Átila Gregório Franco Rocha: Me formei em Museologia em 2020 e enveredei para a área de conservação e restauro. Em 2021, tive a oportunidade de trabalhar na Câmara dos Deputados, na Coordenação de Preservação de Bens Culturais, e lá tive o primeiro contato com o acervo de Sergio Rodrigues. Fiquei fascinado de conhecer tête-à-tête seus modos de produção, as técnicas e encaixes que ele desenvolvia. Posteriormente, uma colega que fazia parte do grupo me mandou um convite pelo WhatsApp; entrei em contato com o professor e fui admitido. Como estou trabalhando na Esplanada dos Ministérios, fiquei com a missão de investigar os órgãos próximos dali. Como o professor Marcelo já mencionou, investigamos a questão do Ministério da Justiça; agora estamos focando o Senado – e os bons contatos da Câmara também ajudam a desenvolver a pesquisa.

◆ **Instruções de trabalho**:
(a) Segundo o trecho, onde Átila teve o primeiro contato com o acervo de Sergio Rodrigues?
(b) De acordo com o trecho, por que Átila ficou com a missão de investigar os órgãos próximos da Esplanada dos Ministérios? Responda em uma a três frases.
(c) Redigite o trecho começando nas palavras que trazem "Átila Gregório Franco" e parando depois de "desenvolver a pesquisa.".

(Perguntas sobre a geometria da cena)
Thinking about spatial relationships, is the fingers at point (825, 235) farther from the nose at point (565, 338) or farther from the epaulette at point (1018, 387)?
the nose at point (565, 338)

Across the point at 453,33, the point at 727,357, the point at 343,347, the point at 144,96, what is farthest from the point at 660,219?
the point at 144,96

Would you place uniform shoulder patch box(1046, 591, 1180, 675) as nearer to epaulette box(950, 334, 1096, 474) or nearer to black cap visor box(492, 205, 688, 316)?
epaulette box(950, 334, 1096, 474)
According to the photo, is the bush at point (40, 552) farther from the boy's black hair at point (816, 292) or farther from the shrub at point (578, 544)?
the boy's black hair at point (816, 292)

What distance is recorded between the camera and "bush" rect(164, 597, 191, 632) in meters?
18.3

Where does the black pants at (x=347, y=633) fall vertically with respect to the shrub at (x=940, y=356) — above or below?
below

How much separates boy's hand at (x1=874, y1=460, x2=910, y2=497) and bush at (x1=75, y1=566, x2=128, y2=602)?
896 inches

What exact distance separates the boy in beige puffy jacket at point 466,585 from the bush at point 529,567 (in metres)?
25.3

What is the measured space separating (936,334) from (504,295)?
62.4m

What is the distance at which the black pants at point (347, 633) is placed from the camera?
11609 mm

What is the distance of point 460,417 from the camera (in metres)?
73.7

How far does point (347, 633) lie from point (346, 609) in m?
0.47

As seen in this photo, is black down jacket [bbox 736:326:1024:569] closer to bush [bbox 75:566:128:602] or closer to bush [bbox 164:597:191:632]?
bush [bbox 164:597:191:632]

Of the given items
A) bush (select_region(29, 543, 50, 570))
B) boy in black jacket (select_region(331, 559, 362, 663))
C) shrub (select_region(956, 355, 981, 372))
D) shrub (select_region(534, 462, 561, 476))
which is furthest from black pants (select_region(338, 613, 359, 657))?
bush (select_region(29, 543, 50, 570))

◆ **Respostas dos exercícios**:
(a) Na Câmara dos Deputados, na Coordenação de Preservação de Bens Culturais.

(b) Átila ficou com essa missão porque trabalha na Esplanada dos Ministérios. Por isso, coube a ele investigar os órgãos que ficam perto dali.

(c)
Átila Gregório Franco Rocha: Me formei em Museologia em 2020 e enveredei para a área de conservação e restauro. Em 2021, tive a oportunidade de trabalhar na Câmara dos Deputados, na Coordenação de Preservação de Bens Culturais, e lá tive o primeiro contato com o acervo de Sergio Rodrigues. Fiquei fascinado de conhecer tête-à-tête seus modos de produção, as técnicas e encaixes que ele desenvolvia. Posteriormente, uma colega que fazia parte do grupo me mandou um convite pelo WhatsApp; entrei em contato com o professor e fui admitido. Como estou trabalhando na Esplanada dos Ministérios, fiquei com a missão de investigar os órgãos próximos dali. Como o professor Marcelo já mencionou, investigamos a questão do Ministério da Justiça; agora estamos focando o Senado – e os bons contatos da Câmara também ajudam a desenvolver a pesquisa.